Quarterly Report: Are District and U.S. Banks on the Mend?

Michelle Clark Neely

Profits strengthened at Eighth District banks and their national peers in the first quarter of 2010, an indicator that the industry may have hit a turning point. Return on average assets (ROA) climbed 49 basis points to 0.58 percent at District banks in the first quarter; at U.S. peer banks—those with average assets of less than $15 billion—ROA jumped 58 basis points and into positive territory, hitting
0.24 percent. (See table.)

Smaller institutions continue to be more profitable than their larger counterparts.

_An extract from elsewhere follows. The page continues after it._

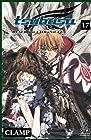 Tsubasa RESERVoir CHRoNiCLE Vol.17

District banks with average assets of less than $1 billion averaged ROA of 0.76 percent in the first quarter; national peer banks in this size category recorded an average ROA of 0.43 percent.

The increase in profitability is the result of modest increases in net interest income and substantial declines in loan loss provisions and non-interest expenses. The net interest margin (NIM) rose at both sets of banks to 3.77 percent, an increase of 10 basis points for District banks and 12 basis points for U.S. peer banks. At both sets of banks, declines in interest income were more than offset by declines in interest expense, resulting in rising NIMs.

Net non-interest expense shrunk 19 basis points at District banks and 12 basis points at U.S. peer banks. Although personnel and other non-interest expenses fell and non-interest income increased slightly, the primary factor driving down net non-interest expense was a large reduction in impairment losses for goodwill and other intangible assets, especially at institutions with assets of more than $1 billion.

A substantial reduction in loan loss provisions, however, was the dominant determinant for the large uptick in earnings. Loan loss provisions as a percent of average assets fell 30 basis points at District banks and a staggering 46 basis points at U.S. peer banks in the first quarter. Some of that decline no doubt reflects a ratcheting back of normal end-of-year accounting adjustments.

The drop in loan loss provisions does not seem to be related to improvements in asset quality, especially at the District level. The ratio of nonperforming loans to total loans rose 22 basis points to 3.08 percent in the first quarter at District banks and was up 10 basis points to 4.25 percent at U.S. peer banks. Among the three major categories of bank loans—real estate, commercial and industrial, and consumer—only consumer loans showed a drop in delinquency status. Nonperforming loan rates in the real estate portfolio continue to rise, especially in the commercial area. More than 11 percent of all District construction and land development loans were nonperforming at the end of March; for U.S. peer banks, the ratio topped 15 percent.

The large decline in loan loss provisions and continued increases in nonperforming loans put more downward pressure on the District’s coverage ratio (the ratio of loan loss reserves to nonperforming loans). The ratio declined 364 basis points to 62.42 percent, indicating about 62 cents are in reserve for every dollar of nonperforming loans. For U.S. peer banks, the coverage ratio increased slightly, but at 53.76 percent, remains well below the District’s ratio.

The District’s average leverage ratio remained virtually unchanged in the first quarter at 8.83 percent. For U.S. peer banks, the average leverage ratio rose 12 basis points to 9.14 percent.

Earnings Are Up but So Is Loan Delinquency

  1Q 2009 4Q 2009 1Q 2010
Return on Average Assets
District Banks 0.18% 0.09% 0.58%
Peer Banks -0.10 -0.34 0.24
Net Interest Margin
District Banks 3.63 3.67 3.77
Peer Banks 3.56 3.65 3.77
Loan Loss Provision Ratio
District Banks 0.90 1.07 0.77
Peer Banks 1.32 1.58 1.12
Nonperforming Loans Ratio
District Banks 2.19 2.86 3.08
Peer Banks 3.32 4.15 4.25

SOURCE: Reports of Condition and Income for Insured Commercial Banks

Note: Banks with assets of more than $15 billion have been excluded from the analysis.
All earnings ratios are annualized and use year-to-date average assets or average earning assets in the denominator. Nonperforming loans are those 90 days or more past due or in nonaccrual status.